With so many different priorities to manage, how do you manage your time day to day?

Time is a construct, actually a lot of people ask me the same question like how do you find the time? I spend a lot of time thinking and then spend very productive chunks of hours really performing and getting shit done. I work like a high performance athlete – I train, I perform and then I rest and repeat it all. 

I integrate both work and life on my calendar – each colour is either face to face commitments, internal or external zoom calls, mediation, catch ups with friends, family time etc. 

Did you experience any bias or barriers as a female entrepreneur? If so, how did you break through them?

So many biases. When it comes to bias I find that it is implicit bias, so yes I have faced it many times. Since it is implicit it is very hard to point it out it is kind of like being gaslit. There is so much plausible deniability. It’s the mansplaining or the gentle avoidance – it’s all very subtle. I really have to trust my gut in these situations. 
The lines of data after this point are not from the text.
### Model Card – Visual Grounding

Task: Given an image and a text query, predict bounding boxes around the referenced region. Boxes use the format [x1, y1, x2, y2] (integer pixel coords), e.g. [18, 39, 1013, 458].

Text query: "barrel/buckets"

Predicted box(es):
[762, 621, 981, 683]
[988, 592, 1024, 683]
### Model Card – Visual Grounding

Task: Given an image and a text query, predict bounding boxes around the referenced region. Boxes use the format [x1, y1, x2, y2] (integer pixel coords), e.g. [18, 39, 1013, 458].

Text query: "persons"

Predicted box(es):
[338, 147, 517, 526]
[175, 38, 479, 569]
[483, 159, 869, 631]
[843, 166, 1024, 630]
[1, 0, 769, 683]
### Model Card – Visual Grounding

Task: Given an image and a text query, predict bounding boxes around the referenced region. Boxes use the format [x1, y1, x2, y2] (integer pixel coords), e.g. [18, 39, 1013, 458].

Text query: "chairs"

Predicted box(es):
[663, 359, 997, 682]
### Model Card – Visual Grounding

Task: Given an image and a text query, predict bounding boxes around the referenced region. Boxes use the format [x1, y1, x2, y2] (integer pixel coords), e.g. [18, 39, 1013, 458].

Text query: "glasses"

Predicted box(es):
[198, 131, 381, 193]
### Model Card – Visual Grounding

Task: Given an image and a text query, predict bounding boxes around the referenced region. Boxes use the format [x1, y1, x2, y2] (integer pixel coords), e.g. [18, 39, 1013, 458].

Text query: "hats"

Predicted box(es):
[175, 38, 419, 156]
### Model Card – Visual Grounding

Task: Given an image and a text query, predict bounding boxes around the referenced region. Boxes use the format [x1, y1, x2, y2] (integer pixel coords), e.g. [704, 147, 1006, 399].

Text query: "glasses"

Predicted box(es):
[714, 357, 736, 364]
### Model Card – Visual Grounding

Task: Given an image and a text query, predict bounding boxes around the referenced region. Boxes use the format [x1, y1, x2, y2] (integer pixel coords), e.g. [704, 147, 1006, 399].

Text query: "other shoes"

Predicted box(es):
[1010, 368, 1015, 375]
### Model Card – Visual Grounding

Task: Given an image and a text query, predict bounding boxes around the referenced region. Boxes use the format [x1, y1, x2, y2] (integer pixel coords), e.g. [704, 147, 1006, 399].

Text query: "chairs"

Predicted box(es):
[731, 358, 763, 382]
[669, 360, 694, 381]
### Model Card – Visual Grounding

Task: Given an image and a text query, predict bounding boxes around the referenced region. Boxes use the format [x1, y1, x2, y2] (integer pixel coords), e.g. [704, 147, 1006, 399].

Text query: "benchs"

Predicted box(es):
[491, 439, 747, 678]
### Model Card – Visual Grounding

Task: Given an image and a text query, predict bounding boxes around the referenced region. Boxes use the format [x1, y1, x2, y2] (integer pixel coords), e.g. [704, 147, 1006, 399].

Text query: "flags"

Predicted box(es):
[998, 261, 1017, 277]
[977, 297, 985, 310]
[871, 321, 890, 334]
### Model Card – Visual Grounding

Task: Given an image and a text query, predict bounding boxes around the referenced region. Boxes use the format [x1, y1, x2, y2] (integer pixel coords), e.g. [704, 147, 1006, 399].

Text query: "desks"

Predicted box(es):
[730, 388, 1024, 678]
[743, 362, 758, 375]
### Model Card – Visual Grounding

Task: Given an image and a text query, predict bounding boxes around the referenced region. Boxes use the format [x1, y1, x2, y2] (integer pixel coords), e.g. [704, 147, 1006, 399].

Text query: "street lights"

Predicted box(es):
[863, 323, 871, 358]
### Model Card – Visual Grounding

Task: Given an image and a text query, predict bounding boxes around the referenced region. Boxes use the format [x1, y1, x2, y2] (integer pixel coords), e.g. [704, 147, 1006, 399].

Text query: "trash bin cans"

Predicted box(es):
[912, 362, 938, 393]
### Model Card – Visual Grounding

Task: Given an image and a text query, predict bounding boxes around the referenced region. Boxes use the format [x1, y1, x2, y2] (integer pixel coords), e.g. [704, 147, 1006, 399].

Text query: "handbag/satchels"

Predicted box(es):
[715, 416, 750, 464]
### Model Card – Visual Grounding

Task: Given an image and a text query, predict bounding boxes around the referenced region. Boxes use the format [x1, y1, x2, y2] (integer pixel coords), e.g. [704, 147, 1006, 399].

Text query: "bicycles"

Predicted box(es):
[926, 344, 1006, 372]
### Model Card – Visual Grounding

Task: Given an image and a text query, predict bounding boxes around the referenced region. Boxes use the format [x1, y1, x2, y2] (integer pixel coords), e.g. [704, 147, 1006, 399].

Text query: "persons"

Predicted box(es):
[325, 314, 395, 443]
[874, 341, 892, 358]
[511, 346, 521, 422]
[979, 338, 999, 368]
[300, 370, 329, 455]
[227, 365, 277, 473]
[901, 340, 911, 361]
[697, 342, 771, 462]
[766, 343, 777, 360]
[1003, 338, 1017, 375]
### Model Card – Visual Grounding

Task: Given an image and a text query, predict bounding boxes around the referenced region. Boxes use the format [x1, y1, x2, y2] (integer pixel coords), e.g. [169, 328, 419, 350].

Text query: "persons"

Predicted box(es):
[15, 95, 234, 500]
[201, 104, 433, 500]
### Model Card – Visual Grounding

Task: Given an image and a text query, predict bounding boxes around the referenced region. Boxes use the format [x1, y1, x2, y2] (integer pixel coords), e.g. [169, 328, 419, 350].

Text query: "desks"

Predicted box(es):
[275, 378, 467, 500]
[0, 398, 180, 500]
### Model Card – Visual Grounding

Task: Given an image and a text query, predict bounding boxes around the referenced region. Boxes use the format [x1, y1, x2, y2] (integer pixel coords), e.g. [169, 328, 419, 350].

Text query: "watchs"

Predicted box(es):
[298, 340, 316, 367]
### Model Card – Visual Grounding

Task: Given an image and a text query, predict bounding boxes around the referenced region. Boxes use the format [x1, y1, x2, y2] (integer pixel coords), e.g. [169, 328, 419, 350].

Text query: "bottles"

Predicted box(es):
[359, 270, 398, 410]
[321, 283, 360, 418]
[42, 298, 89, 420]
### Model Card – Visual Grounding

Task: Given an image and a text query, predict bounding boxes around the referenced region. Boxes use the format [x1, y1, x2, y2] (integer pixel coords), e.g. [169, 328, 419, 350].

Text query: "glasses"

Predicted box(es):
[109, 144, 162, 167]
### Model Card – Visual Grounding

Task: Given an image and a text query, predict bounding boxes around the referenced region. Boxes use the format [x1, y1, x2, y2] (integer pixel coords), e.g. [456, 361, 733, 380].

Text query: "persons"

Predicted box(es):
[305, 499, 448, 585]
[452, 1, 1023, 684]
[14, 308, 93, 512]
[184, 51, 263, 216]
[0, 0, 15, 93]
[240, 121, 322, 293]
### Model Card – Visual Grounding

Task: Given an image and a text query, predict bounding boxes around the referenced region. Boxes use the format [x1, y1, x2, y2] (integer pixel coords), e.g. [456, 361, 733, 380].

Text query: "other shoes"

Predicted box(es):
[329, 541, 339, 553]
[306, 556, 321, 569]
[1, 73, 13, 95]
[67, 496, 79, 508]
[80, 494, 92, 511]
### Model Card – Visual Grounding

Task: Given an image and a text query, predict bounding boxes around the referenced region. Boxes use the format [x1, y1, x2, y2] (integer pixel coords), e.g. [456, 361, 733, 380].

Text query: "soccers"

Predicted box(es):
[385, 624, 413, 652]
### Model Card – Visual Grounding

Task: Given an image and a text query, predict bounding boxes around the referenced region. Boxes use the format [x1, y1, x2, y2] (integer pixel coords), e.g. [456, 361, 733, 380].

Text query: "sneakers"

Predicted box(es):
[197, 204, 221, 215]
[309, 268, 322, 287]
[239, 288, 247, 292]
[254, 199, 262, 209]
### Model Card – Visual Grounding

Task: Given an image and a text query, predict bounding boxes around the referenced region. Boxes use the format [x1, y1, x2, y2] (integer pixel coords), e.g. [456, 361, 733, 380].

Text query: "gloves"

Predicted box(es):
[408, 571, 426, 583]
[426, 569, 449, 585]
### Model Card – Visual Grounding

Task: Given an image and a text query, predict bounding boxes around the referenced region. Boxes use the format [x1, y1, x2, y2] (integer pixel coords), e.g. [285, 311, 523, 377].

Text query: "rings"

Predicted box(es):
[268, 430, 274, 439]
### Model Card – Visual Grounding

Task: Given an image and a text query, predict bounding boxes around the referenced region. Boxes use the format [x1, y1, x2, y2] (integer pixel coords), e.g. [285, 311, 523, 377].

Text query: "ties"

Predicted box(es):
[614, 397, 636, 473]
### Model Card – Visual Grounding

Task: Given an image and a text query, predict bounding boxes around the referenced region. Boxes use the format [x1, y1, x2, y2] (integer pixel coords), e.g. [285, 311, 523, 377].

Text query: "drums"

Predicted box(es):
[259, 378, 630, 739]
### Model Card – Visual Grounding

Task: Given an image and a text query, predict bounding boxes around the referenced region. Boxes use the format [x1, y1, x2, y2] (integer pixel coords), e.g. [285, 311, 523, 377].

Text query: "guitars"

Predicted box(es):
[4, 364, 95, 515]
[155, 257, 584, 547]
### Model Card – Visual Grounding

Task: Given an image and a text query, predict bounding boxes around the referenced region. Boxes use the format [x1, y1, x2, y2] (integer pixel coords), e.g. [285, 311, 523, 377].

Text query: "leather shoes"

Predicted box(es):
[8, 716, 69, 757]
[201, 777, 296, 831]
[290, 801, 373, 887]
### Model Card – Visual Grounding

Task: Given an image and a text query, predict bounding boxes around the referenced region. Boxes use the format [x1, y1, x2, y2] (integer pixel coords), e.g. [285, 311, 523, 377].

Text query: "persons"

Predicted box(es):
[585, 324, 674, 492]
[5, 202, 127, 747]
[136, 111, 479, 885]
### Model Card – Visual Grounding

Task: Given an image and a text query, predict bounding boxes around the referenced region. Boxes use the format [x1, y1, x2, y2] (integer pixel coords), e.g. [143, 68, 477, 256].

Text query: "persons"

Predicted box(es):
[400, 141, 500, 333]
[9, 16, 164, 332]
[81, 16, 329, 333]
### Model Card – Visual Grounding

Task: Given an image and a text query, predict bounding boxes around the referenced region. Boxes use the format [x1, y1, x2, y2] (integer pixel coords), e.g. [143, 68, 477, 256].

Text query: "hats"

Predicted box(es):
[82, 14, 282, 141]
To overcome this there are a few options, you could just ignore it and keep going. Or you could confront it and call people out on it. And the third way would be to be an advocate and a role model for it, which is the path I have chosen. Instead of wasting my time trying to fight with people I have changed my strategy to inspiring and educating people to check their own biases. 

Everyone has their own personal responsibility to check their own bias, you know it’s been all over the media for years. Everyone has their blindspots and there is only so much you can say until they build enough self awareness to bring the unconscious to the conscious mind by shedding light.

I’ve learnt that as women we have power. We have our power of feminine energy and we can lead from this rather than our masculine energy. One of my advisors in New York, he is super successful, and I asked him ‘how do you do this?’ And he said to me, ‘one secret about being successful is charm and disarm’. I think for women we have had to work so hard to be seen to be heard, we have gone all the other end to I would say lose our divine power. 

What have you been reading or watching lately?

A couple of recommendations from a business perspective, I would recommend everyone to read Think Bigger which is about category creation in marketing. I think all founders should read Principles by Ray Dalio and I am very interested in neuroscience so at the moment I am rereading Seat of the Soul (Gary Zukav).